Social scientists use this level of rigor and control because they try to maximize the internal validity of their research. Internal validity is the confidence researchers have about whether the independent variable intervention truly produced a change in the dependent variable. In the case of experimental design, the independent variable is the intervention or treatment. Experiments are attempts to establish causality between two variables—the treatment and its intended outcome.
As we talked about in Chapter 4, nomothetic causal explanations must establish four criteria: covariation, plausibility, temporality, and nonspuriousness. The logic and rigor of experimental design allows for causality to be established. Experimenters can assess covariation on the dependent variable through pre- and post-tests. The use of experimental and control conditions ensures that some people receive the intervention and others do not, providing variation in the independent variable (i.e., receiving the treatment). Moreover, since the researcher controls when the intervention is administered, she can be assured that changes in the independent variable (the treatment) happened before changes the dependent variable (the outcome). In this way, experiments assure temporality. In our restaurant experiment, we would know through assignment to experimental and control groups that people varied in the restaurant they attended. We would also know whether their level of satisfaction changed, as measured by the pre- and posttest. We would also know that changes in our diners’ satisfaction occurred after they left the restaurant, not before they walked in because of the pre- and post-tests.
Experimenters also have a plausible reason why their intervention would cause changes in the dependent variable. Usually, a theory or previous empirical evidence should indicate the potential for a causal relationship. Perhaps we found a national poll that found the type of food our experimental restaurant served, let’s say pizza, is the most popular food in America. Perhaps this restaurant has good reviews on Yelp or Google. This evidence would give us a plausible reason to establish the restaurant as causing satisfaction.
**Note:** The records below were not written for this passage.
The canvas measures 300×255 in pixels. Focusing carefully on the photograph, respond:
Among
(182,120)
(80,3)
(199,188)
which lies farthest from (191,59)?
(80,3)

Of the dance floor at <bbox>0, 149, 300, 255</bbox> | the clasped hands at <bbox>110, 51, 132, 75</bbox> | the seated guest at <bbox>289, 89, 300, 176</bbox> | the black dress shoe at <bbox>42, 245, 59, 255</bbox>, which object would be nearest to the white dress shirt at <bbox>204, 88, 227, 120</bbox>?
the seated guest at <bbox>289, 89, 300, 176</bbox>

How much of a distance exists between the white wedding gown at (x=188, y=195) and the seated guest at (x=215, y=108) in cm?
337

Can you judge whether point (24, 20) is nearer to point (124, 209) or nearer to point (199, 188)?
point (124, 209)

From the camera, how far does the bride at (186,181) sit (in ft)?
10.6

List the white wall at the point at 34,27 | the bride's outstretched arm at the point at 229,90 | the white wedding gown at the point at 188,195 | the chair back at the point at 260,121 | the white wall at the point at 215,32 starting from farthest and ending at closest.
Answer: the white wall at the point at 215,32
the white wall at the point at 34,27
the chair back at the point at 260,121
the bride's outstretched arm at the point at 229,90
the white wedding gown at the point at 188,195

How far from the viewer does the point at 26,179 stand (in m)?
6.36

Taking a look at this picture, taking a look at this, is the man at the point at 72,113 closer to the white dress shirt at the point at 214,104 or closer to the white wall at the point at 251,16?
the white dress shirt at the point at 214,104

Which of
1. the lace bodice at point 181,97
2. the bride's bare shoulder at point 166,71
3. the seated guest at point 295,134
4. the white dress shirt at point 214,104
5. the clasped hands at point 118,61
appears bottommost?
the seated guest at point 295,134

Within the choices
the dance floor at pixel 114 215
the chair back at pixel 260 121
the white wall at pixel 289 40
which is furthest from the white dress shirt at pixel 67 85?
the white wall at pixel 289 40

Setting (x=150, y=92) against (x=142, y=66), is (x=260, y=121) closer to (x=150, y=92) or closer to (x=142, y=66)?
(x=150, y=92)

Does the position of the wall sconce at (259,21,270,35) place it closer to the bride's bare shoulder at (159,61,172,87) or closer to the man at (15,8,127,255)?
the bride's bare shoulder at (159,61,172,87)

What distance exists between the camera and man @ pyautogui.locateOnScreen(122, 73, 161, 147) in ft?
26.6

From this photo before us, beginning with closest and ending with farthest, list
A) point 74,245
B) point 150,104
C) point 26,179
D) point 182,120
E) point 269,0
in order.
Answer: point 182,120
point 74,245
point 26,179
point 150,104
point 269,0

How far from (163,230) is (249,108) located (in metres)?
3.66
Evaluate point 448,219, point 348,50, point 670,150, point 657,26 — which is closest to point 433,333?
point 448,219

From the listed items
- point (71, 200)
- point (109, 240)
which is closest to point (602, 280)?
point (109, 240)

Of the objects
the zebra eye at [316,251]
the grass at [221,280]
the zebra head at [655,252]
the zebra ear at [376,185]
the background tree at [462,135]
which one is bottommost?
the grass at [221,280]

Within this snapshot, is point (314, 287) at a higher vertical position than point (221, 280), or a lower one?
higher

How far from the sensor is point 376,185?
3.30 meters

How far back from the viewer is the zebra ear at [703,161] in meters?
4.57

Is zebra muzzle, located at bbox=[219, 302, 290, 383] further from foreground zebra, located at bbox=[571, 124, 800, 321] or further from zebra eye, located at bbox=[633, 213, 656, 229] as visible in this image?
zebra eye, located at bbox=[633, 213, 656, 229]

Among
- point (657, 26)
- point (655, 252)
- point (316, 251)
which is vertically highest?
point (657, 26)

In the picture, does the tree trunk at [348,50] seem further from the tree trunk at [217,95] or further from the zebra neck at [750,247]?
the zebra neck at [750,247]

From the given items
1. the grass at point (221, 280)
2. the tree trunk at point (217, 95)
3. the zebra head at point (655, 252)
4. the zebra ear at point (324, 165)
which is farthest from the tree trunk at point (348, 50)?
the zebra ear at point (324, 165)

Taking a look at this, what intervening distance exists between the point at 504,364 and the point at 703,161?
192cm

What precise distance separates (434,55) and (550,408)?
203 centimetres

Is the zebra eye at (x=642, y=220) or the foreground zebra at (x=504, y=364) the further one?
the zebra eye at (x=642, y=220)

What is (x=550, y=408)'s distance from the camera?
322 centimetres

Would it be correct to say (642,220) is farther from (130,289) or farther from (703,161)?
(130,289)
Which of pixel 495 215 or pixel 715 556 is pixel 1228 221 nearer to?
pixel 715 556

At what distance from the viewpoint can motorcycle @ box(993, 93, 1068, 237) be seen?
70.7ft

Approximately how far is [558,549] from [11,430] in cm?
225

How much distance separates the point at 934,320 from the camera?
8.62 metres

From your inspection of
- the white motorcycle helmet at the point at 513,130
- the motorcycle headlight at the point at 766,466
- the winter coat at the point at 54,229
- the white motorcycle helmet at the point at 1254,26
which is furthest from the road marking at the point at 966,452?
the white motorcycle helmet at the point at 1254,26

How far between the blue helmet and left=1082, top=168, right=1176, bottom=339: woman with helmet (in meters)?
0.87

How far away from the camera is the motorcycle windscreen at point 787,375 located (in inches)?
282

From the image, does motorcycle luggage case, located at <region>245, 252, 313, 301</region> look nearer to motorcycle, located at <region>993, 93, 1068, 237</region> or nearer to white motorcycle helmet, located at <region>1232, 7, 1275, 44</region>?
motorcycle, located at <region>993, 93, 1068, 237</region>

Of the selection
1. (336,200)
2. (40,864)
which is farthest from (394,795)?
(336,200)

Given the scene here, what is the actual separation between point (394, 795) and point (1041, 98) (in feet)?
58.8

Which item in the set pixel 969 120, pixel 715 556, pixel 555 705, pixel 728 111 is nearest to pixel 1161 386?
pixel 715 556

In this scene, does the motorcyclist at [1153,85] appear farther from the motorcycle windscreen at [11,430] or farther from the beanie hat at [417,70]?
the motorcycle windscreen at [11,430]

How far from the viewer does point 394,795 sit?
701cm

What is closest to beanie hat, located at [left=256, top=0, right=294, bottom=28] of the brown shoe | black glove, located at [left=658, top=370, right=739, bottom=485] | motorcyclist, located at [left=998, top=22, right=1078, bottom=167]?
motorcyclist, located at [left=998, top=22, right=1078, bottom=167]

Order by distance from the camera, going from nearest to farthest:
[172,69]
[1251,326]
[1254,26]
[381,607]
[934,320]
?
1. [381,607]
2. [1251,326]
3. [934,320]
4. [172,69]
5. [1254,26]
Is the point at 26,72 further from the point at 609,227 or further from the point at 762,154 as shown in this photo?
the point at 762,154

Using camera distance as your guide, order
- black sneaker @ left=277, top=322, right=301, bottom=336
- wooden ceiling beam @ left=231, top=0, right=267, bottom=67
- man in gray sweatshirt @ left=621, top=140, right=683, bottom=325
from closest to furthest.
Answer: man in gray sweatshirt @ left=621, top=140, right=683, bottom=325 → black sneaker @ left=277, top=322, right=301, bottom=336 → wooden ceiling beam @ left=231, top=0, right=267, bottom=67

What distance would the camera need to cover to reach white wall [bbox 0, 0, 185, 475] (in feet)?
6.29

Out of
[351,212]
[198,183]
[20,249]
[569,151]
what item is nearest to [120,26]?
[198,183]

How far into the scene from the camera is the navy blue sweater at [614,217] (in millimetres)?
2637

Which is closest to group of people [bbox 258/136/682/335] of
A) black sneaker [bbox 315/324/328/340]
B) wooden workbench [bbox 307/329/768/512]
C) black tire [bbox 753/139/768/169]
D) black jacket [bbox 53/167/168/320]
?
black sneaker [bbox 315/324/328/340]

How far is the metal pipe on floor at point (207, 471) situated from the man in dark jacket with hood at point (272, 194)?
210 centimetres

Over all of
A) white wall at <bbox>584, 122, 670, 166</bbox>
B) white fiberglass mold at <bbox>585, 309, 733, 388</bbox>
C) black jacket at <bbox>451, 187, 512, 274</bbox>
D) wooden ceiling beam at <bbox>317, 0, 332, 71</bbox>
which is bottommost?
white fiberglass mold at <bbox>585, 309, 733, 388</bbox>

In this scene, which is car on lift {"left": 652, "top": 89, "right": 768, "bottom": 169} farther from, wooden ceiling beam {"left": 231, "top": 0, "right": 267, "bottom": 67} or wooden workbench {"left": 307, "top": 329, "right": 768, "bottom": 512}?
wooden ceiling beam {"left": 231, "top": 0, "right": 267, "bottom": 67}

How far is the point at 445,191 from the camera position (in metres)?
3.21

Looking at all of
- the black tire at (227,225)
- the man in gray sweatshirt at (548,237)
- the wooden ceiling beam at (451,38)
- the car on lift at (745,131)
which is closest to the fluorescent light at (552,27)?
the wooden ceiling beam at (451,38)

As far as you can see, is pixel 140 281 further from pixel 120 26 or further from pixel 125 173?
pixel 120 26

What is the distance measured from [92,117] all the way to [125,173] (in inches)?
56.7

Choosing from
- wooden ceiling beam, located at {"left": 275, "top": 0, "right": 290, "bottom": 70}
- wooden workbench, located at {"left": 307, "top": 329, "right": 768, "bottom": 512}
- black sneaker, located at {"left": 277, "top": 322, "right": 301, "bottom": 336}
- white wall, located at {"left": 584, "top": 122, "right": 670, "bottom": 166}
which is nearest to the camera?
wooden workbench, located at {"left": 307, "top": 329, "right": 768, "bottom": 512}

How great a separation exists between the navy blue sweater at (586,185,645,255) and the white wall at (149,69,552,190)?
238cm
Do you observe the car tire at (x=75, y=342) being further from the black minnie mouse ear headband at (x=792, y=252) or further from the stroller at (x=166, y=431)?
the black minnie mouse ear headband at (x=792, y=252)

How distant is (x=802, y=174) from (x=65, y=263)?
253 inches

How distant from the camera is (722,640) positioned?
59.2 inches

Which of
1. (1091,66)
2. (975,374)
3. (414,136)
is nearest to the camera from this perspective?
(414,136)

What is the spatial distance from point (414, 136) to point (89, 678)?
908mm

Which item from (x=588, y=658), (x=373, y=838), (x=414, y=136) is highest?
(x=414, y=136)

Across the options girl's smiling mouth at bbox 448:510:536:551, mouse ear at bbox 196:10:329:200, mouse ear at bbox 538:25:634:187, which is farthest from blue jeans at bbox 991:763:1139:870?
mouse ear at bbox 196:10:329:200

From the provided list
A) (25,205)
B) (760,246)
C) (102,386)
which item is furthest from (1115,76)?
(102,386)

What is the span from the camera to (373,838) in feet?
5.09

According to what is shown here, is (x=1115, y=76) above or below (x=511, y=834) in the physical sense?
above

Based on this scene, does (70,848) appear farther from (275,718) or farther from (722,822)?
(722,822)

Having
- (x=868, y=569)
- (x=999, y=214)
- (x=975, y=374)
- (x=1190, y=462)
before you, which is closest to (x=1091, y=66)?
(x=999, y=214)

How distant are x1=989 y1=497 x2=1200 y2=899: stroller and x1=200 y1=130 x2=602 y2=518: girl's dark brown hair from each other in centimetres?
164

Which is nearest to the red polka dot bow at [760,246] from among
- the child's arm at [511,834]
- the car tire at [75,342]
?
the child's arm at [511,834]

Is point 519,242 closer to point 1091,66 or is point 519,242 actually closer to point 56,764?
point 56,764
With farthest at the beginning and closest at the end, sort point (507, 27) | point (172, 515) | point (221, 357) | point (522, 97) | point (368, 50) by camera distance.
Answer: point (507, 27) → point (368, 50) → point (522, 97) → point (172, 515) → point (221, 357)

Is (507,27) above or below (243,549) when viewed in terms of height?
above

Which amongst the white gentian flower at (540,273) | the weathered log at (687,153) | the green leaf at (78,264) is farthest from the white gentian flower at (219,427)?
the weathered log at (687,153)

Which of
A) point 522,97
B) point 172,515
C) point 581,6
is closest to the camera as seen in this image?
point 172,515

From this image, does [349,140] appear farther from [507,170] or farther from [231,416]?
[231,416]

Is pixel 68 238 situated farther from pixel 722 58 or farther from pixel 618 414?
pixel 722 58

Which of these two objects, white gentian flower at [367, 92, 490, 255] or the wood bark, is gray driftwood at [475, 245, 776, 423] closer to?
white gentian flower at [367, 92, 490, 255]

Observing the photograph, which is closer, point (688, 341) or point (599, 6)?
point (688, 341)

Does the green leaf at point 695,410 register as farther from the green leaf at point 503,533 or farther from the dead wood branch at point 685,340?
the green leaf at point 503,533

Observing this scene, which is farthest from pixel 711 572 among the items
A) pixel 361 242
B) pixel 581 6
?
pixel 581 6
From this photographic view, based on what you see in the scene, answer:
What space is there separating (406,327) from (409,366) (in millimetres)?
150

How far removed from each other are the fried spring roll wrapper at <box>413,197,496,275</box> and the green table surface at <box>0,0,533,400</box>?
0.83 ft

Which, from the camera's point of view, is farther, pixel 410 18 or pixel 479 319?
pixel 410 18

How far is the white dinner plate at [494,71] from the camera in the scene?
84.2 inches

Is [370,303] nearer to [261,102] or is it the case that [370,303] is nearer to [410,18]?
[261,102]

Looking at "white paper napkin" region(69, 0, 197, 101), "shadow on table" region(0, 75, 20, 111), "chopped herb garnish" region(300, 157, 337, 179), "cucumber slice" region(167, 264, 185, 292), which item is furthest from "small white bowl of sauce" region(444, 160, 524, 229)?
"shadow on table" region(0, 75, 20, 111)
One of the most important features of experiments is that they allow researchers to eliminate spurious variables. True experiments are usually conducted under strictly controlled conditions. The intervention is given in the same way to each person, with a minimal number of other variables that might cause their post-test scores to change. In our restaurant example, this level of control might prove difficult. We cannot control how many people are waiting for a table, whether participants saw someone famous there, or if there is bad weather. Any of these factors might cause a diner to be less satisfied with their meal. These spurious variables may cause changes in satisfaction that have nothing to do with the restaurant itself, an important problem in real-world research. For this reason, experiments try to control as many aspects of the research process as possible: using control groups, having large enough sample sizes, standardizing the treatment, etc. Researchers in large experiments often employ clinicians or other research staff to help them. Researchers train their staff members exhaustively, provide pre-scripted responses to common questions, and control the physical environment of the experiment so each person who participates receives the exact same treatment.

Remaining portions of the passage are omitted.